Passen Sie auf, wen Sie wählen: Die Bibel und Ihre Stimme

Sonntag, 10. März 2019 |  David Lazarus

Unter den verschiedenen Geboten, die Mose den Kindern Israel gegeben hat, weist er im 5. Buch Mose, Kapitel 16 die Israeliten an, für jeden Stamm und in jeder Stadt Richter und Vorsteher zu ernennen. In dieser radikalen Abkehr von anderen Zivilisationen der Zeit weist uns die Bibel an, dass es in der Verantwortung des Volkes liegt, sorgfältig zu überlegen und weise zu entscheiden, wer unter ihnen ein würdiger Führer sein kann, um sicherzustellen, dass sich die Räder der Gerechtigkeit im Land richtig drehen. Die Israeliten haben die Verantwortung, sich für eine göttliche und rechtschaffene Führung zu entscheiden.

Die Bibel lehrt, dass die Menschen eine Justiz festlegen müssen, die einen festen moralischen Charakter zeigt kann bei der mansicher sein kann, dass sie „die Menschen fair richten werde“. Doch überraschenderweise ist die Vorsicht in Vers 19, „Du sollst das Recht nicht beugen“, an Leute gerichtet, die diese Beamten wählen werden, und nicht an die Führer selbst. Sicherlich müssen die Richter für ihre Urteile zur Rechenschaft gezogen werden. Warum richtet sich diese Warnung, das Urteil nicht zu verfälschen, an die Menschen?

Gott zieht sowohl die Leute, die ernennen, als auch diejenigen, die ernannt werden, zur Rechenschaft, um sicherzustellen, dass Gerechtigkeit im Land herrscht. Diejenigen, die keine ordnungsgemäße Führung ernennen, werden für die schlechte Regierungsführung ebenso verantwortlich gemacht wie die von ihnen ernannten Beamten.
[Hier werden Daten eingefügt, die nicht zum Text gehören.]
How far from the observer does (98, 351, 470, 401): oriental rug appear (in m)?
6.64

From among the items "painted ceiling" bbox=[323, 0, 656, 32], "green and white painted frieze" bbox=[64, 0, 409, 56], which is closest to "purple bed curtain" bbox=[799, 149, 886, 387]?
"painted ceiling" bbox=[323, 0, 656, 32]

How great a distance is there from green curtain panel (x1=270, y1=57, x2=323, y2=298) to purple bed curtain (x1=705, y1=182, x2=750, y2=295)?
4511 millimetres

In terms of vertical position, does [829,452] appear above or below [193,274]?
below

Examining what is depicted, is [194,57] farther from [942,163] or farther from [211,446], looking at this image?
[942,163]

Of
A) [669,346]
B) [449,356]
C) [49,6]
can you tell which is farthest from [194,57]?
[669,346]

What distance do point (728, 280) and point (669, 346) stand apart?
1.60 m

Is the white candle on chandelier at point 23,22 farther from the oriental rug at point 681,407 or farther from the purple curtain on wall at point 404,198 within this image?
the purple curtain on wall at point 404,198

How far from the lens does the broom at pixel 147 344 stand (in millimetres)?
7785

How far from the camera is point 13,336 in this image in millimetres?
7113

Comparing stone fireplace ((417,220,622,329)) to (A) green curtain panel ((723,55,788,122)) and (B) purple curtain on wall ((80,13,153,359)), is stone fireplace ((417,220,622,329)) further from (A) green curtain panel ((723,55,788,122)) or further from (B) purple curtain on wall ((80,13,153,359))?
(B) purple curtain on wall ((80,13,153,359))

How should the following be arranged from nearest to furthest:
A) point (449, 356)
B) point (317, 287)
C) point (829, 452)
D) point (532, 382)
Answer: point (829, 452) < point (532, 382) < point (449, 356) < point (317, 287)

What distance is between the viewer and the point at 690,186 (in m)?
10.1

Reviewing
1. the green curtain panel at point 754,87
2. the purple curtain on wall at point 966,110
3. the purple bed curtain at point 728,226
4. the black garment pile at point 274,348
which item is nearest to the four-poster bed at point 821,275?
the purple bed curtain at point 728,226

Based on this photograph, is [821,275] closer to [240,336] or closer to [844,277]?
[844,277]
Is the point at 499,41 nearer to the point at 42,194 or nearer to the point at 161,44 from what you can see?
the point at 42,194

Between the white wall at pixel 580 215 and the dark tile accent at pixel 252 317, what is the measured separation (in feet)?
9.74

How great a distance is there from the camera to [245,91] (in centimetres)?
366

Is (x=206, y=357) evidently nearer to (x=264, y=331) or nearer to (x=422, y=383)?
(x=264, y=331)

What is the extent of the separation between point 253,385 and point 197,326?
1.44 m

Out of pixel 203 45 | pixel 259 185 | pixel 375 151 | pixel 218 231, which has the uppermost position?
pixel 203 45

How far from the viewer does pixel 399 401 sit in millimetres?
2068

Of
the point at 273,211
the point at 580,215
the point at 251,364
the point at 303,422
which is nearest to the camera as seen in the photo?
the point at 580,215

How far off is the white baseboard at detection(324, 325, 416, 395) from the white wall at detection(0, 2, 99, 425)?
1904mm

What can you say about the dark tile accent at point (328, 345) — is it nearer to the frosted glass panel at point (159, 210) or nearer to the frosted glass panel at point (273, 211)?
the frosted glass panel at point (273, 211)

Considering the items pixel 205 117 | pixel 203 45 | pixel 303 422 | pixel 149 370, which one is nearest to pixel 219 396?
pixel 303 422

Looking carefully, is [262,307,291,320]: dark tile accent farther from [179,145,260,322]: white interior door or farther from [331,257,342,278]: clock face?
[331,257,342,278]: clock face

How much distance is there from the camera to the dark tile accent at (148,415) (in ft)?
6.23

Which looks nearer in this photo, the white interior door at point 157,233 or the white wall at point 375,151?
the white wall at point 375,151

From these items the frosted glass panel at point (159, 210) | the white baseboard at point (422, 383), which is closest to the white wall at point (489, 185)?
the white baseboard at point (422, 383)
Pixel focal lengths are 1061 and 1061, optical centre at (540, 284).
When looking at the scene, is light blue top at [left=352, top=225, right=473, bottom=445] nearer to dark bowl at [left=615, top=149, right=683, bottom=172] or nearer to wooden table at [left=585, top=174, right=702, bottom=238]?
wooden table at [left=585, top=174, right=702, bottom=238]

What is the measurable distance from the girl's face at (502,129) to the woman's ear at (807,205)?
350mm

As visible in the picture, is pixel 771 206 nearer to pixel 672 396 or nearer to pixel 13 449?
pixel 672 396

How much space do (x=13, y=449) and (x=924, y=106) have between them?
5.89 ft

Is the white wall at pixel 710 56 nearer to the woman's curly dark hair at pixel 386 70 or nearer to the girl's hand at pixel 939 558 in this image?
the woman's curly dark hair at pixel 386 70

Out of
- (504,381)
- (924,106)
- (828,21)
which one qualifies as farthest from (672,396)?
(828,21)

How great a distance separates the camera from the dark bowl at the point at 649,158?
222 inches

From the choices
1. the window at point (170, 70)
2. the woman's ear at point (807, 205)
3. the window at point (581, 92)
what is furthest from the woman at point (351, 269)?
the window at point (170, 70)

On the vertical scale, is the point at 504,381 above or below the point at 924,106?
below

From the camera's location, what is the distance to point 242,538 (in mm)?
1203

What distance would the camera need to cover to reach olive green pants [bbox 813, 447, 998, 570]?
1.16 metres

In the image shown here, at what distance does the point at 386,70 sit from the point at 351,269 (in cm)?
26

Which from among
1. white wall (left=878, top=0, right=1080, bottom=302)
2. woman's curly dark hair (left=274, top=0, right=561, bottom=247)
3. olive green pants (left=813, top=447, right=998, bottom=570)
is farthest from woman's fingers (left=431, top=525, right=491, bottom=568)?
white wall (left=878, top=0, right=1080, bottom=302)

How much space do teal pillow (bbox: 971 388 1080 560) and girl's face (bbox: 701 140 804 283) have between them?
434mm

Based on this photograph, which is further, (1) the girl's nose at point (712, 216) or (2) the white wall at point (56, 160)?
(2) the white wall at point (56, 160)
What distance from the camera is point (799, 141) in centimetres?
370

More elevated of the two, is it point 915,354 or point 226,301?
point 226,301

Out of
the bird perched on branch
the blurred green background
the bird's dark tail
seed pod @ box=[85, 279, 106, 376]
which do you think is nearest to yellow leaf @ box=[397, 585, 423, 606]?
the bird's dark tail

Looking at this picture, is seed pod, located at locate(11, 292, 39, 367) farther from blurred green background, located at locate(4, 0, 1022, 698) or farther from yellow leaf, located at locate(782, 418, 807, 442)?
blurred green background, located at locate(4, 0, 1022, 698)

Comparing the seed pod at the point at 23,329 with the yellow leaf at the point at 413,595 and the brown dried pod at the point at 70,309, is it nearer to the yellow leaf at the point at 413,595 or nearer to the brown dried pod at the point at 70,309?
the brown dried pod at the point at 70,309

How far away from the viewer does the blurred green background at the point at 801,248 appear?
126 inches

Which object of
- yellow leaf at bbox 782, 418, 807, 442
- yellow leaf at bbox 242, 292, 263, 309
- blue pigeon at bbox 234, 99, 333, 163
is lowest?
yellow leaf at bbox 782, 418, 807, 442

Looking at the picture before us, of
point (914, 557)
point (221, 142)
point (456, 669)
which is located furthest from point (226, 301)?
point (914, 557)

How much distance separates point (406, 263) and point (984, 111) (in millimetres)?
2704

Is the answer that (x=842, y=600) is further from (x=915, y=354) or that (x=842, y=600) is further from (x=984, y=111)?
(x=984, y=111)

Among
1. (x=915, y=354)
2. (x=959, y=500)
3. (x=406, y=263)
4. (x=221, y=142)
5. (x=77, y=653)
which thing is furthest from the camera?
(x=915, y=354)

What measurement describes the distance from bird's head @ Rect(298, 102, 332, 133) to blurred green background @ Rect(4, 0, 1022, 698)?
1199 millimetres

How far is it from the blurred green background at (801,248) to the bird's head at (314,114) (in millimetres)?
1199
Aus heutiger Sicht ist es die unbequeme Wahrheit, dass wir als Wähler genauso verantwortlich sind wie unsere gewählten Führer für ihre Handlungen. In unserem derzeitigen explosiven politischen Klima müssen wir verstehen, dass auch wir für das Handeln unserer Politiker, deren Politik und Handlungen verantwortlich sind. Diese ernüchternde biblische Wahrheit sollte dazu führen, dass wir uns einen Moment Zeit nehmen, um gründlich darüber nachzudenken, wen wir unterstützen und warum.

Der letzte Vers des Kapitels 16 ermahnt die Israeliten, keinen Götzenbaum oder Aschera-Pfahl aufzurichten. Was hat ein Götzenbaum mit der Warnung zu tun, darauf zu achten, dass keine korrupten Richter eingesetzt werden? Rabbi Nachman lehrt, dass ein korrupter Richter jemand ist, der leicht von der öffentlichen Meinung beeinflusst wird, so wie ein Baum sich nach Belieben des Windes neigt und schwankt. Und nach den Lehren des Rabbiners Chaim Soloveitchik ist ein korrupter Richter wie der Götzenbaum, der von außen wie die anderen Bäume aussieht, doch bis auf den Kern verfault.

Wir können die Unmoral, die Ungerechtigkeit oder die Verdorbenheit nicht immer von außen erkennen, auch nicht an den schönen Blättern des Baumes. Im Laufe der Zeit wird es jedoch offensichtlich. Wenn wir Menschen nicht weise wählen, werden wir auch zur Rechenschaft gezogen und tragen die Ergebnisse unserer Entscheidungen.